Literman Robert A, Ott Brittany M, Wen Jun, Grauke L J, Schwartz Rachel S, Handy Sara M
Office of Regulatory Science, Center for Food Safety and Applied Nutrition U.S. Food and Drug Administration College Park Maryland USA.
Office of Food Additive Safety, Center for Food Safety and Applied Nutrition U.S. Food and Drug Administration College Park Maryland USA.
Appl Plant Sci. 2022 Jan 20;10(1):e11455. doi: 10.1002/aps3.11455. eCollection 2022 Jan-Feb.

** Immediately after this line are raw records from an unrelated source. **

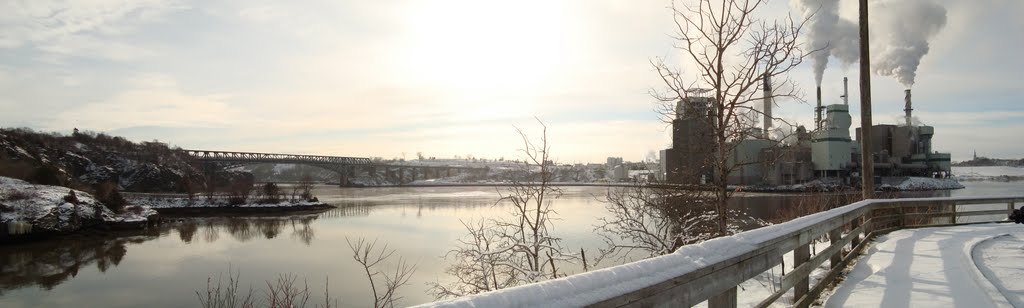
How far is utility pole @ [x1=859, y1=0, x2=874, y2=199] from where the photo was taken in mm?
12211

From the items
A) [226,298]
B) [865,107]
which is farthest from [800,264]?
[226,298]

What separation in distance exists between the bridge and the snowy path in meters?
94.8

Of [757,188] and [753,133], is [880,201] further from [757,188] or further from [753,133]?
[757,188]

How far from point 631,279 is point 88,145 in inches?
3713

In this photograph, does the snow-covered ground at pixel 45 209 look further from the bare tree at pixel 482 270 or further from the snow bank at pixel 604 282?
the snow bank at pixel 604 282

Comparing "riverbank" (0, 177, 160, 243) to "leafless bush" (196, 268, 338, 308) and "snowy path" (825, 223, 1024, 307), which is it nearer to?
"leafless bush" (196, 268, 338, 308)

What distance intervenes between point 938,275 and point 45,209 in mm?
43655

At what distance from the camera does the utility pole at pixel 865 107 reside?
12211 millimetres

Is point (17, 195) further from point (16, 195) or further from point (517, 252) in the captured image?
point (517, 252)

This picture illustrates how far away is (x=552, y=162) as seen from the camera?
1150 cm

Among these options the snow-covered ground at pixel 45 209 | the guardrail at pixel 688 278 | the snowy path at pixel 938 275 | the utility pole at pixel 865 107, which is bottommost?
the snow-covered ground at pixel 45 209

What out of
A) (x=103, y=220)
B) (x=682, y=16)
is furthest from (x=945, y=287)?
(x=103, y=220)

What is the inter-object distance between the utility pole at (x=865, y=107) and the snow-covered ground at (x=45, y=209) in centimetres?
4035

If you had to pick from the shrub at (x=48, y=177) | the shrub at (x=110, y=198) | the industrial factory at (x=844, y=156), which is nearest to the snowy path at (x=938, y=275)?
the shrub at (x=110, y=198)
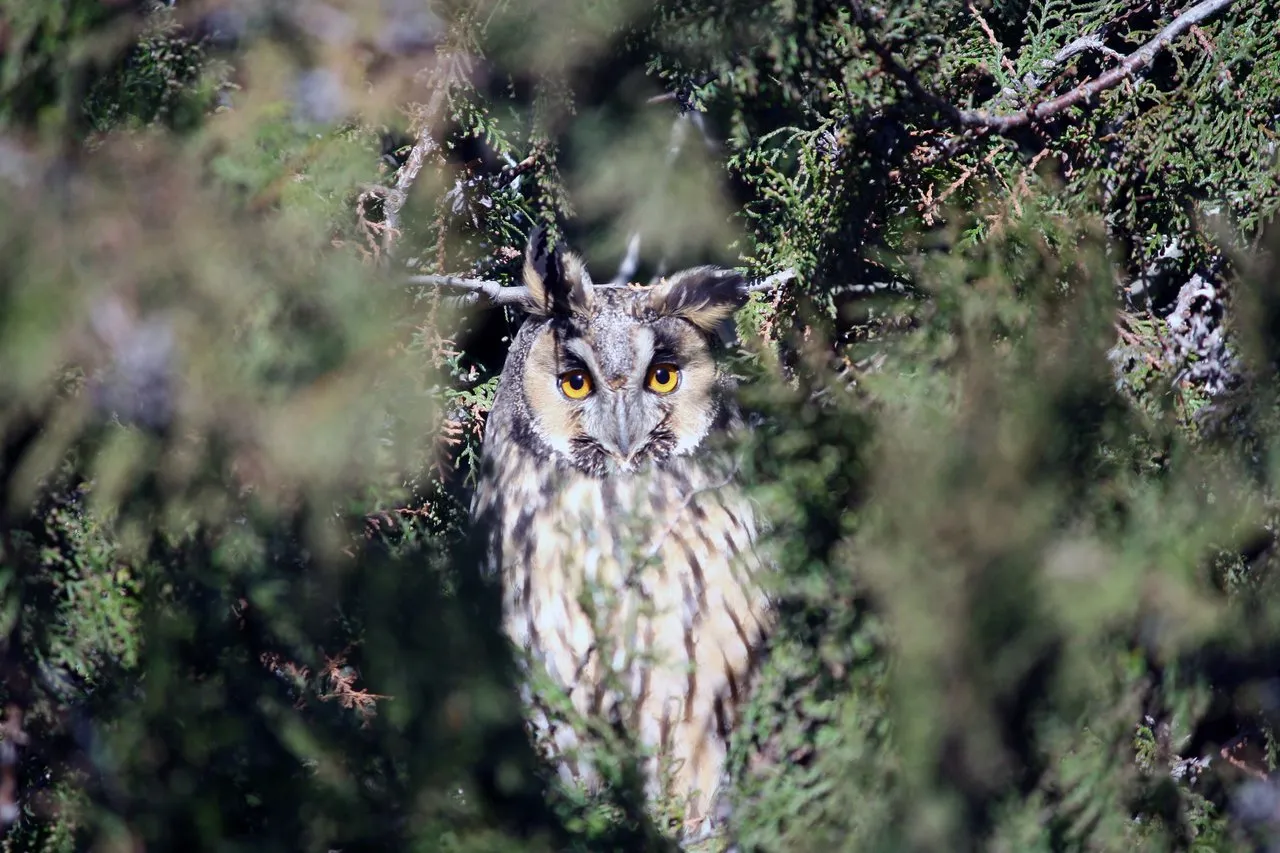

DNA-based species identification is critical when morphological identification is restricted, but DNA-based identification pipelines typically rely on the ability to compare homologous sequence data across species. Because many clades lack robust genomic resources, we present here a bioinformatics pipeline capable of generating genome-wide single-nucleotide polymorphism (SNP) data while circumventing the need for any reference genome or annotation data.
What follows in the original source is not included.